Mais Victoria la devança.
— Écoute-moi bien. Si ta mère me parle encore une seule fois comme à une servante, nous partirons le jour même. Et elle ne verra notre fils que lorsque je l’autoriserai.
Maxime pâlit.
Il se souvint de son premier mariage.
Il se souvint d’Anya.
Et, pour la première fois de sa vie, il dit non à sa mère.
— Maman, laisse Victoria tranquille. C’est ma femme.
Un long silence s’installa dans la cuisine.
À cet instant, Zinaïda Pavlovna comprit que cette femme était différente.
Deux années passèrent.
L’immense villa se dressait toujours au même endroit, mais tout avait changé à l’intérieur.
Victoria menait sa vie avec assurance, Maxime avait enfin appris à prendre ses propres décisions, et le petit Timofeï grandissait dans la joie.
Quant à Zinaïda Pavlovna, elle était devenue plus discrète.
Avec les années, elle pensait de plus en plus souvent à Anya.
À cette jeune femme douce qui avait tant essayé d’être aimée.
Récemment, elle avait vu sur les réseaux sociaux qu’Anya s’était remariée. Sur les photos, elle souriait aux côtés de son mari, un médecin.
Un sourire sincère et lumineux, le genre de sourire que Zinaïda Pavlovna ne lui avait jamais vu lorsqu’elle vivait dans cette maison.
C’est alors qu’elle comprit l’ampleur de sa perte.

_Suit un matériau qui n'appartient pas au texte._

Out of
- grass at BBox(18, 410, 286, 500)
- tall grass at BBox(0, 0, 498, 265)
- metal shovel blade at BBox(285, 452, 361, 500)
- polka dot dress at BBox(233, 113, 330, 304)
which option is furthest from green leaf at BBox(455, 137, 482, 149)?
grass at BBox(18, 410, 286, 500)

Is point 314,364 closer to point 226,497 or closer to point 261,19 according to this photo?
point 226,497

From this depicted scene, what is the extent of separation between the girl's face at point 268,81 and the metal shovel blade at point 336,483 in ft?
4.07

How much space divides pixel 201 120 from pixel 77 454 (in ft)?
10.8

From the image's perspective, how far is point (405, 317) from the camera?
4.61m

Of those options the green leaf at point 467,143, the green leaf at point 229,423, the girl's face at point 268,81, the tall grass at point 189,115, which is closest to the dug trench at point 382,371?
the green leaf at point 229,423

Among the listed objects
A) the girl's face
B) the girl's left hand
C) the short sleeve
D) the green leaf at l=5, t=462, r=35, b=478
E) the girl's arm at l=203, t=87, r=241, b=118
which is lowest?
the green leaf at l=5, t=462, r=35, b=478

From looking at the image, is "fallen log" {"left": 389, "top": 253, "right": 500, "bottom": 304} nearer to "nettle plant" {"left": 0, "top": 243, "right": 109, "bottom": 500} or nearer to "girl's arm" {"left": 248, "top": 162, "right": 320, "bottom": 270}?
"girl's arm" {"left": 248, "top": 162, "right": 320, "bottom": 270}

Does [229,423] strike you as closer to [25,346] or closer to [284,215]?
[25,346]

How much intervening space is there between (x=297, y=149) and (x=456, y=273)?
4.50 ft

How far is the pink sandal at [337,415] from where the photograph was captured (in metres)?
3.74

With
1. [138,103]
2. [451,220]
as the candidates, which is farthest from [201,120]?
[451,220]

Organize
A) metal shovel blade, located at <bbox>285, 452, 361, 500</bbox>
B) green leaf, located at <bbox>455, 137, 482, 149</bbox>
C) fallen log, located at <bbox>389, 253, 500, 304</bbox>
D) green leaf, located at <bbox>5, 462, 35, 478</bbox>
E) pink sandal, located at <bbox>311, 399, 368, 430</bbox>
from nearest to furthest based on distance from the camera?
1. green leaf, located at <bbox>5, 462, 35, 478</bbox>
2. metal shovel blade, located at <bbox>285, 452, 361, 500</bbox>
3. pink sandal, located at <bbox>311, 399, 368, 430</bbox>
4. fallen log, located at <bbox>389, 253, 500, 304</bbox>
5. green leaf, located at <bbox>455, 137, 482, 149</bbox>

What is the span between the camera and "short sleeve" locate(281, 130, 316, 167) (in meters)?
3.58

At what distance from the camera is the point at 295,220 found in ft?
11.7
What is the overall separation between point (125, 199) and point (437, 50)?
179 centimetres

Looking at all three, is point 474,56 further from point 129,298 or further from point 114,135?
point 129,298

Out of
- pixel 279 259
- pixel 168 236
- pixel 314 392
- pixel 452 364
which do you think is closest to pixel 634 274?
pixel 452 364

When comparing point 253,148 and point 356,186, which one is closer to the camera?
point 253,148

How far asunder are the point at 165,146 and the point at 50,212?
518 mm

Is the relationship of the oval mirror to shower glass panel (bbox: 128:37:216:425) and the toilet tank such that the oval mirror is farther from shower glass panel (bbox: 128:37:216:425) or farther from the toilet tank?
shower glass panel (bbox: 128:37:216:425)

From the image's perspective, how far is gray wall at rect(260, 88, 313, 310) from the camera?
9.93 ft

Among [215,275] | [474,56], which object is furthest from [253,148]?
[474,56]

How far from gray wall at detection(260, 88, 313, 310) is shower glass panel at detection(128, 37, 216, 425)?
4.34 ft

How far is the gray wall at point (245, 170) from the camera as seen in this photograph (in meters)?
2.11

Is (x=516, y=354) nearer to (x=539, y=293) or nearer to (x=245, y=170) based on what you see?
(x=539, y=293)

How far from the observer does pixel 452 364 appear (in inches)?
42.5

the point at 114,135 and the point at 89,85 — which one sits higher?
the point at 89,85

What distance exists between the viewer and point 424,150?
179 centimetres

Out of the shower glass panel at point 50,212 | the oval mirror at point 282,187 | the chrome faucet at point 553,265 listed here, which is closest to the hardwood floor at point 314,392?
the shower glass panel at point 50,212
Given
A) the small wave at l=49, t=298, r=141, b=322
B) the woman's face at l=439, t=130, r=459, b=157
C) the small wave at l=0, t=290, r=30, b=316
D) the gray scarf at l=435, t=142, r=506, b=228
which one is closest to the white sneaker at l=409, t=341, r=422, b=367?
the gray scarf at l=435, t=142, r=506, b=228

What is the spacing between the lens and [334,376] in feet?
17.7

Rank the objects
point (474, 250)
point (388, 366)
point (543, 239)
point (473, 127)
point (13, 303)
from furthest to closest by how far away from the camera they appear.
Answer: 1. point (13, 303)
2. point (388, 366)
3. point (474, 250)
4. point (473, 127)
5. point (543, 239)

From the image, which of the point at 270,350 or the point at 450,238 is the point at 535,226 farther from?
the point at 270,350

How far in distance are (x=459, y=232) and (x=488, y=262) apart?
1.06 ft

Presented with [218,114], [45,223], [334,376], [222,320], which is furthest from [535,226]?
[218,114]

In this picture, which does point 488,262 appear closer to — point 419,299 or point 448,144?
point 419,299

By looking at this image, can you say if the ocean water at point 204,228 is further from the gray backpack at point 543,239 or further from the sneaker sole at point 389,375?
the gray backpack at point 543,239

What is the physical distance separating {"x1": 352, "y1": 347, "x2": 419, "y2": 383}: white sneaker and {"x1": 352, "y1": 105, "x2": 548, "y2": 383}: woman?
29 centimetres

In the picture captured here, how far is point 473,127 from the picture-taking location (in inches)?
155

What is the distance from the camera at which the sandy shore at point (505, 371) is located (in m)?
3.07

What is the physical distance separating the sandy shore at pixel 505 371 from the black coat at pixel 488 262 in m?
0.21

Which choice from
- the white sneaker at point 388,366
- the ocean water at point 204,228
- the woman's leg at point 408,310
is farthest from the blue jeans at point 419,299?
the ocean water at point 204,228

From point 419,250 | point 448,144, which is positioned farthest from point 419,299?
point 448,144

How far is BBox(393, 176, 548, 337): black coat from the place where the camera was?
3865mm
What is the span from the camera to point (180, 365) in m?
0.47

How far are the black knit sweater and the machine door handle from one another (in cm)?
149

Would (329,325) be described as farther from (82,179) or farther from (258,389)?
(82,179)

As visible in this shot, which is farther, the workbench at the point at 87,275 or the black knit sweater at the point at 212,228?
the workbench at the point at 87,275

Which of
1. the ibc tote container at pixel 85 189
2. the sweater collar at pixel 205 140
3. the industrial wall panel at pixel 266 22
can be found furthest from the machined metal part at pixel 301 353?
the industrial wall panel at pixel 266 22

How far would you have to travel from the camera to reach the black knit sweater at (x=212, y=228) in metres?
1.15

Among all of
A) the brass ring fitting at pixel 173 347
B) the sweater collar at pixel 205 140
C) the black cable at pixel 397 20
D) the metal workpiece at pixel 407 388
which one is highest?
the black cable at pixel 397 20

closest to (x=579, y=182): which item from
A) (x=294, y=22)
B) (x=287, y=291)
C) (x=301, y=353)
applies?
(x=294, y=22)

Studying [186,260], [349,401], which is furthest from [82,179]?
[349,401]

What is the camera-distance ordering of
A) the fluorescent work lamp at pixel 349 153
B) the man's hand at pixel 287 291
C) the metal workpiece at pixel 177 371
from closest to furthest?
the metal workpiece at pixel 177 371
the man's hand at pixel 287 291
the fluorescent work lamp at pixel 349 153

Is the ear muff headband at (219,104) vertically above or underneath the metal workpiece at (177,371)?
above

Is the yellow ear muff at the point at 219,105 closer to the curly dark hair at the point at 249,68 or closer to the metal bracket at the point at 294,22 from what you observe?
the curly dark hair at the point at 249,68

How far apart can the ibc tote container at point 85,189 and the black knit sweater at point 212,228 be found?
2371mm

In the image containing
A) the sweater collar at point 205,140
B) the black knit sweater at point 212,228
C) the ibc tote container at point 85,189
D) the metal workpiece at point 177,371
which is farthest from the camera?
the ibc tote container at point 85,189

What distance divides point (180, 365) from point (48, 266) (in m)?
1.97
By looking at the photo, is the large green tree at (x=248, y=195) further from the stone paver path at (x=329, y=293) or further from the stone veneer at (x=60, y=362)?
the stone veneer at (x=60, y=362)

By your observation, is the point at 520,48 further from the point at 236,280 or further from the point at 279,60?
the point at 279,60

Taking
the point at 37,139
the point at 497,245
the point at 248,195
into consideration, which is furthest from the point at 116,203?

Elle n’avait pas chassé une étrangère.
Elle avait éloigné une personne qui souhaitait sincèrement devenir un membre de la famille.
Et même si cette prise de conscience était arrivée trop tard, la leçon demeura gravée en elle pour toujours :
Celui qui exige le respect sans jamais en accorder aux autres finit tôt ou tard seul, en compagnie de son propre orgueil.